I’m not an educator, but I don’t think the school should be a duplicate of the professional studio. The school by nature is an academic environment and there are some things better learned in that setting, protected from industry, where it is safe to explore and learn. As Emman said, UC has the unique alternating Co-op program which is a great balance. You get the benefits of apprenticeships alternating with academic periods where you can absorb and process… that said, the academic can’t ignore the professional world. It can be informed by it, respond to it, and hopefully help shape the direction of the professional world.

When I did teach, I always gave points for exceeding expectations, but it can be a double edge sword. If the assignment is to do 20 sketches, and you 25, but they all are terrible, it isn’t going to go well. One of the techniques that my professors used to do was assign 30 concepts, but only post up your top 5. That way if you did 30, 40, or 50, it din’t matter. the only thing that mattered was could you accurately judge and select your top 5… of course you could do 5 good ones and phone the rest in with crap… nothing is perfect I guess! The other 25 concepts would be in a pile and they would randomly count a few of the students, or flip through to see if they picked their best 5.

This going way OT, but some great convo. The last few conversations that have caught on remind me a bit more of the old days of deep and thoughtful discussion. I dig it.

I’ll have to disagree. The job of a good manager is to elevate an associate to the next level, making them more valuable to the organization. How is that different from what a professor does?

# Supplied entries
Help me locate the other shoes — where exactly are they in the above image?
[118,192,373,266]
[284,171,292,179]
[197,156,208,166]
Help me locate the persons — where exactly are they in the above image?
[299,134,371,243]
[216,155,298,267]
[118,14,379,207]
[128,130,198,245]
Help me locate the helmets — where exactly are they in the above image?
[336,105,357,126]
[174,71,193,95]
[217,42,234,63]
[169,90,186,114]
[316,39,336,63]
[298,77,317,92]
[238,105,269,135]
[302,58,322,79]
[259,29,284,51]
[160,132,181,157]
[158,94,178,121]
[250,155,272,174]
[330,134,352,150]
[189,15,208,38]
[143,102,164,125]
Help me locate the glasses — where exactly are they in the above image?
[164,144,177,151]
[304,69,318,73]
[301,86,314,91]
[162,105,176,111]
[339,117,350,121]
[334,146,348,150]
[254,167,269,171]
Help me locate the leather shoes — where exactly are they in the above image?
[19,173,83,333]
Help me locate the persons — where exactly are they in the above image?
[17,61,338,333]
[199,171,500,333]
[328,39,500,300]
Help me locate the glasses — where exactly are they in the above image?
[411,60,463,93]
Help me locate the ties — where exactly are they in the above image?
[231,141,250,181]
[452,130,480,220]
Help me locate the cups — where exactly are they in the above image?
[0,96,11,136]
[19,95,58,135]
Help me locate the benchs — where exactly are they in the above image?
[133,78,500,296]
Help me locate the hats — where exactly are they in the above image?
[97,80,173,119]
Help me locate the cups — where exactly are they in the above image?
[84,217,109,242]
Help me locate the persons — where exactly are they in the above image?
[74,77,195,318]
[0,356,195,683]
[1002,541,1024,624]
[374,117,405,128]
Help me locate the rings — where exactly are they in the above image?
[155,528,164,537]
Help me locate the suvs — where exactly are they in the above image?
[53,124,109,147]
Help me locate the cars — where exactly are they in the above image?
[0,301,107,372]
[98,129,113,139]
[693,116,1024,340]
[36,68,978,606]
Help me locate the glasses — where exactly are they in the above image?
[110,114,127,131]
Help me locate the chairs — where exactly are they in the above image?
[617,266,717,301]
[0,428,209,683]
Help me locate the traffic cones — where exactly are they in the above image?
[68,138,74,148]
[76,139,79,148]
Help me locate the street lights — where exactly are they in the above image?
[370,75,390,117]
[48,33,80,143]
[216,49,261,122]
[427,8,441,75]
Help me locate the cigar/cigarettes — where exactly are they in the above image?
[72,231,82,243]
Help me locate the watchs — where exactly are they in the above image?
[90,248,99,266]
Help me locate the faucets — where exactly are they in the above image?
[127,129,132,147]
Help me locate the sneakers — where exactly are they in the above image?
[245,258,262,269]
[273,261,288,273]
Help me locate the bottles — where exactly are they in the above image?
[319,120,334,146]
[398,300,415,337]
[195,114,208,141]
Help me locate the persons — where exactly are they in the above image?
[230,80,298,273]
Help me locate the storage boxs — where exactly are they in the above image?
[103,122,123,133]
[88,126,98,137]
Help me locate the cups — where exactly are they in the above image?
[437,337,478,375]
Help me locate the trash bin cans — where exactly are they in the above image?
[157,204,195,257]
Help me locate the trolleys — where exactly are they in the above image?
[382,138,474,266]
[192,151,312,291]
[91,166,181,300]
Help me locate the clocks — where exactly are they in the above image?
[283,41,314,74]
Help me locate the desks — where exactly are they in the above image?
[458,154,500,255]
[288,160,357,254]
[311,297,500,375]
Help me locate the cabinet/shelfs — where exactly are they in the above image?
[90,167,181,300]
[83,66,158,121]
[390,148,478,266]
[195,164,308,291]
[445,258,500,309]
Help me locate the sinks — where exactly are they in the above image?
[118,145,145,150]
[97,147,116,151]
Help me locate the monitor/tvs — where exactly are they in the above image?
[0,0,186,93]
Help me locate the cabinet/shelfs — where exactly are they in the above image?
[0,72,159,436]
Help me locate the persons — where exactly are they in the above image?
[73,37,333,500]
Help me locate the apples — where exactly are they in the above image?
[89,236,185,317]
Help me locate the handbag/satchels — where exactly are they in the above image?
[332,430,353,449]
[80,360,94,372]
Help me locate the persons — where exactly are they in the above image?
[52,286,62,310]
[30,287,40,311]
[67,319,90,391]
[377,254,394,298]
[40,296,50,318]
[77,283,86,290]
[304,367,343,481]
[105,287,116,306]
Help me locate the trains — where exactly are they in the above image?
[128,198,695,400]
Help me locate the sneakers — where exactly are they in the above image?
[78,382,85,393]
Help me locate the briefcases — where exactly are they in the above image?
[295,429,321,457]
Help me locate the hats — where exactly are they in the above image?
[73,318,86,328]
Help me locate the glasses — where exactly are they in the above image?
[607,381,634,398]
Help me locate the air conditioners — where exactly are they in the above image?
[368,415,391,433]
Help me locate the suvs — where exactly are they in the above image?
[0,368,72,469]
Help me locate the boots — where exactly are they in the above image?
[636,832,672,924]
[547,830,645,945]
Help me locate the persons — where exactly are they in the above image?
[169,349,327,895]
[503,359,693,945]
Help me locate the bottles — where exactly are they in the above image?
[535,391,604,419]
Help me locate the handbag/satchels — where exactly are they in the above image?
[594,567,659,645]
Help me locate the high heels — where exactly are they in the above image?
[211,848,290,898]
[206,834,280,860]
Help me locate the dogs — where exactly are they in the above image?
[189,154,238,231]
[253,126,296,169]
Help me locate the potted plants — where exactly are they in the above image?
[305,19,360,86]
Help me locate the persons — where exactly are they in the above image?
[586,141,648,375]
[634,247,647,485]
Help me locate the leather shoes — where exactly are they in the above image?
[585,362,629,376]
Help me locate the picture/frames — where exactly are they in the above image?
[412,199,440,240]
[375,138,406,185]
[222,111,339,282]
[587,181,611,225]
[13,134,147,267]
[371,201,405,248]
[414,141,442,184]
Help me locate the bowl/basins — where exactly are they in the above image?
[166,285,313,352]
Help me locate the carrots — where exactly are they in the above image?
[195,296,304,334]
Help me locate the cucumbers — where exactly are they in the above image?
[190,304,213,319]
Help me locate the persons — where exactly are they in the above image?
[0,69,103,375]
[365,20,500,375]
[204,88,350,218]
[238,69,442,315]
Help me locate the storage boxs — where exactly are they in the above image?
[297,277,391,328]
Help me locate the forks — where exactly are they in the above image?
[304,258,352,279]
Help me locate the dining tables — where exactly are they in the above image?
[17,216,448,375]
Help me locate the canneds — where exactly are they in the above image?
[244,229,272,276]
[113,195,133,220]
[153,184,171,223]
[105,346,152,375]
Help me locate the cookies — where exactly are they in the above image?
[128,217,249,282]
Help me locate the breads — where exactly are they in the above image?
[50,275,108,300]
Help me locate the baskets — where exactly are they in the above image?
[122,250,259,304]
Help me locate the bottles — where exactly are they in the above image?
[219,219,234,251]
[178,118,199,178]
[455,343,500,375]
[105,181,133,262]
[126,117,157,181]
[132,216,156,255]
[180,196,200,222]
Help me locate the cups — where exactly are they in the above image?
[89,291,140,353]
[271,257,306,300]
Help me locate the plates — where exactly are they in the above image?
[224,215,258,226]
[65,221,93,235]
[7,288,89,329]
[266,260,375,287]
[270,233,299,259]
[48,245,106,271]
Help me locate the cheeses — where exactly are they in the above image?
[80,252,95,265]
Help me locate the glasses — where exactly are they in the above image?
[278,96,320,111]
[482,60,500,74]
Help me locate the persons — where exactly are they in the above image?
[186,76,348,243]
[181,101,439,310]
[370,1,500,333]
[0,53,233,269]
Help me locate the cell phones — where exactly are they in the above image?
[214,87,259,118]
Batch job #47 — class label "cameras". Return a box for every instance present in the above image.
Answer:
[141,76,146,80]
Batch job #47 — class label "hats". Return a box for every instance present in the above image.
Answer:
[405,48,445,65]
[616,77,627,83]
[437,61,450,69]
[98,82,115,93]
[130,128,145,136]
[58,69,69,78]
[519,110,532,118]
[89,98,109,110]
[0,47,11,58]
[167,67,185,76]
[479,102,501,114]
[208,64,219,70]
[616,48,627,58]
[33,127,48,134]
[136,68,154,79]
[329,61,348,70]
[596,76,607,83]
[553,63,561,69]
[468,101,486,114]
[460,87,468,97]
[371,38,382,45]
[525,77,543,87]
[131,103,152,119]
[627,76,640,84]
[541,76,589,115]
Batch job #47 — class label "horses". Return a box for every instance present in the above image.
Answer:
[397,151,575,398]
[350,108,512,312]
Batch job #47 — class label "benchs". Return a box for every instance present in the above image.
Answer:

# Goal 1
In the forum discussion, rewrite the passage that begins at the words "This going way" and stops after "a professor does?", replacing "manager" with "supervisor".
# Goal 2
Summarize the forum discussion in two sentences.

# Written solution 1
This going way OT, but some great convo. The last few conversations that have caught on remind me a bit more of the old days of deep and thoughtful discussion. I dig it.

I’ll have to disagree. The job of a good supervisor is to elevate an associate to the next level, making them more valuable to the organization. How is that different from what a professor does?

# Written solution 2
The forum discussion holds that school should not duplicate the professional studio but should stay a safe academic setting that is still informed by the professional world, and it names UC's alternating Co-op program as a good balance. It describes an assignment method of doing 30 concepts but posting only the top 5, and it compares a good manager's job of elevating an associate to what a professor does.